# Tank of the Month October 2008: Shay Fertig



## AaronT

*Introduction and Background*

I have been in the ornamental fish hobby for more than 20 Years now (since I was 18 ) and have gone through Cichlids, Discus, saltwater (marine + reef) and more. My introduction to planted tanks goes back 15 years ago with my first low-tech, low-light, yeast CO2 system. Since then, a lot of water and fertilizers has flown. I find this hobby and particularly aquascaping as part of me and my day-to-day life and I totally enjoy attending to my aquariums (and paludariums) for at least two hours every day. I am glad to introduce everyone to one of my tanks which was established in the end of December 2007. This tank is installed in my home office and is my largest planted tank.

*About the Layout*

The picture I had in mind was a combination of Dutch and nature style tank packed with green and red plants. I have chosen quartz rocks (you can barely see them today) as decoration and arranged them as high mountains with the golden ratio in mind.










*Specifications:*

*Tank:* Rena 1.5 meter - 450 liter (330 liter net)
*Lighting:* light 1.25 WPL (6 X 54W T5 + 5 X 18W Osram Mini Twist at the sides)
*Chiller:* Teco TR-15 Chiller
*Carbon:* CO2 + PH controller + 2 outside reactors
*Filtration:* 2 X Eheim pro 3 2028
*Ultraviolet Sterilization:* 36W UV
*Substrate Heating:* Under substrate Heating cable - Rena 15m 100W
*Substrate:* 1st layer Pumice 2cm, 2nd layer Pumice+peat+humus 3cm, 3rd layer JBL Aquabasis 2cm, 4th layer crushed quartz 5cm.
*Water Parameters:* pH-5.9, KH-1Gdh, GH-3Gdh, CO2-40ppm, NO3-15ppm, PO4-1.5ppm, 275ms, Temp.-25.5c.

*Flora:*




























*Fauna:*

Discus, Neon Tetra, Cherry and Amano Shrimp, Otocinclus, Ancistrus, Florida flag, other tetras, and few more&#8230;










*Tank maintenance:*

Besides aquascaping, the tank is fully automated, including:
Automatic water change (100% RO), 100% a week.
Automatic DIY fertilization with peristaltic pumps - KNO3, KH2PO4, KCL, MgSO4, CaCl2, Iron gluconate, Iron EDTA, CSM+B, Flourish Excel.

*Technique:*

The aquarium is trimmed at least twice a week.

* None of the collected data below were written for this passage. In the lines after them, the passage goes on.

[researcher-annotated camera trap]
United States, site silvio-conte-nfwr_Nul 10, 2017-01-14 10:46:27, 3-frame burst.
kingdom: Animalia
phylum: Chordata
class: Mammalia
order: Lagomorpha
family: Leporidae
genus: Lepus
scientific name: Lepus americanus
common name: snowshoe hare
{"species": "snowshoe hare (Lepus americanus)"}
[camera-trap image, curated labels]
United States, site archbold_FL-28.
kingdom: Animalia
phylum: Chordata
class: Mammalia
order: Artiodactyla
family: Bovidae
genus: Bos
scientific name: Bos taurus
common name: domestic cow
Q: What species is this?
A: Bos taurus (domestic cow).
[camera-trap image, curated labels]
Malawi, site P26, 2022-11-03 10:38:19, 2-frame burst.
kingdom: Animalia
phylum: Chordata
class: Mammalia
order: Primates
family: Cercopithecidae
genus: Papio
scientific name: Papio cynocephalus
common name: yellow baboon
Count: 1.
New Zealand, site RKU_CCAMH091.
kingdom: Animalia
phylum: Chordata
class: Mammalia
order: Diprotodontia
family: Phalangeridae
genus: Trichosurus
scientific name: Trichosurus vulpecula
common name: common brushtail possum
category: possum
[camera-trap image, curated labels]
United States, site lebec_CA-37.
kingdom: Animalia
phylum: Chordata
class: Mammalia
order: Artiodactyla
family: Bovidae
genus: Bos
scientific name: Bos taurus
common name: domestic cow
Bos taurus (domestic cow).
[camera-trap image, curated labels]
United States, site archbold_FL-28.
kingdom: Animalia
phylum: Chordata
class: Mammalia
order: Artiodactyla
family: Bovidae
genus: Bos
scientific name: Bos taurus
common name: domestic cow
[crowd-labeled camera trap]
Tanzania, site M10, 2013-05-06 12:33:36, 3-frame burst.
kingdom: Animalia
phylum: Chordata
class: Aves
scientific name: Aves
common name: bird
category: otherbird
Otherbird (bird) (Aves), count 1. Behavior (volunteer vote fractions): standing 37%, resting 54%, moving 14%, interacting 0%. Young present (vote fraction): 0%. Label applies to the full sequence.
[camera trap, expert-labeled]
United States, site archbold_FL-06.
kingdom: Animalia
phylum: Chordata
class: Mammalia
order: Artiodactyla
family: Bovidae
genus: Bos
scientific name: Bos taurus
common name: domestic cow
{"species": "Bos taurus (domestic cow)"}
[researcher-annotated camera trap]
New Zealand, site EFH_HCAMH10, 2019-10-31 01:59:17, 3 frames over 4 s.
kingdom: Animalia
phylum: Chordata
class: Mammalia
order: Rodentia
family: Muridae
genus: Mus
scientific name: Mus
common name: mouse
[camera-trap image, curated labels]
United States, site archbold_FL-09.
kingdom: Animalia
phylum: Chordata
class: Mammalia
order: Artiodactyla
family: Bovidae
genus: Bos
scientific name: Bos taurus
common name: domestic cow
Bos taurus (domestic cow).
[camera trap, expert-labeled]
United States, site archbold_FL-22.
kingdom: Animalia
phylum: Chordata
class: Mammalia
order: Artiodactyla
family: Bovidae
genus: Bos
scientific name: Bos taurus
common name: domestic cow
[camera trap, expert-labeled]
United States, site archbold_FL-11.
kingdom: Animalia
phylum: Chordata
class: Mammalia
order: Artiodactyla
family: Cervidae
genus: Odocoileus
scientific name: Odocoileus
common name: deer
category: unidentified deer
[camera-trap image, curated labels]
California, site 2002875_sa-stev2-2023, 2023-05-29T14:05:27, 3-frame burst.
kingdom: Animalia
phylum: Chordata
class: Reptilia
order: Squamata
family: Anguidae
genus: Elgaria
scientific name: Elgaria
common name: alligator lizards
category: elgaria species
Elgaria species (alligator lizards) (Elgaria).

Parts of the plants are trimmed from their upper part and part from their lower, all the time trying to maintain a nice flow of colors and density.

*Final Thoughts:*

The tank is constantly changing in plants species and arrangement and I will try to continue and update it on the forum.


----------



## gravy9

Awesome tank. 

Ravi


----------



## Newt

Well, if you dont have a name for your tank yet it should be BLOWN AWAY.
I absolutely love the layout and colors.
Fine work.


----------



## xavierj123

Thanks for numbering the plants, however the printed names are hard to read on my computer screen---for some strange reason. I would love to see the list typed out in another numbered form---if you don't mind----so I can "adore" your work-of-art. It's awesome.


----------



## jazzlvr123

wow how beautiful this is definitely my favorite tank or the month in a very long while AMAZNG job I love dutch tanks with discus


----------



## NeonFlux

Fantastic! I want to try that! Thank you for letting us know what you are made of! Great job!!!


----------



## Tex Gal

Your tank is REALLY beautiful! It's so soft and peaceful looking. I love the colors! The HC on the rock is so amazing. How did you get this to do this? There must be soil up there....


----------



## Newt

What I would like to know is how people control roots forming on stem plants above the soil. Some call these aerial shoots.


----------



## ShayF

Thank you everyone!



xavierj123 said:


> Thanks for numbering the plants, however the printed names are hard to read on my computer screen---for some strange reason. I would love to see the list typed out in another numbered form---if you don't mind----so I can "adore" your work-of-art. It's awesome.


xavier, specially for you:












Tex Gal said:


> Your tank is REALLY beautiful! It's so soft and peaceful looking. I love the colors! The HC on the rock is so amazing. How did you get this to do this? There must be soil up there....


Tex Gal, the HC is just tied with sewing thread to the rock, no need for soil.


----------



## Eyal

*Amazing Tank , The colors are breath-taking* :first:


----------



## hooha

great tank! I'm a fan of dutch-style layouts....


----------



## jmhart

I'm curious about your dosing, what kind of technique do you follow?


----------



## ShayF

jmhart said:


> I'm curious about your dosing, what kind of technique do you follow?


Actually, it is changing very frequent (every month or so) according to the plant mass and fauna.
This was the daily dosage I used in September:
CMS+B (26g in 1l H2O + 1.6ml HCL + 50mg Vitamin C)- 5.5ml 
Flourish Excel - 15.13ml 
Iron gluconate 42g + Iron EDTA 34g + MgSO4 90g + HCL 5ml + Vitamin C 500mg + H2O 1l - 3.3ml 
KH2PO4 (138g in 1l H2O) - 1.32ml 
KCL (400g in 1l H2O) - 7.7ml 
KNO3 (333g in 1l H2O) - 7.46ml

It is all pre-prepared in monthly quantities and placed inside two containers (micro+macro) that are attached to two perasteltic pumps.

Container No. 1 (Pumped quantity - 25.42ml a day):
KH2PO4 - 34.41ml 
KCL - 200.75ml 
KNO3 - 194.44ml 
Fertilizers - 429.60ml 
Added water - 233.04ml 
Total - 662.65ml

Container No. 2 (Pumped quantity - 32.50ml a day):
CSM+B - 143.39ml 
Flourish Excel - 394.33ml 
Iron - 86.04ml 
Fertilizers - 623.76ml 
Added water - 223.56ml 
Total - 847.32ml

Hope it helped 
Shay.


----------



## ofer elijah

Shai,
you have an Amazing Tank!


----------



## JoluR

Beautiful tank!!! but i cant see full image


----------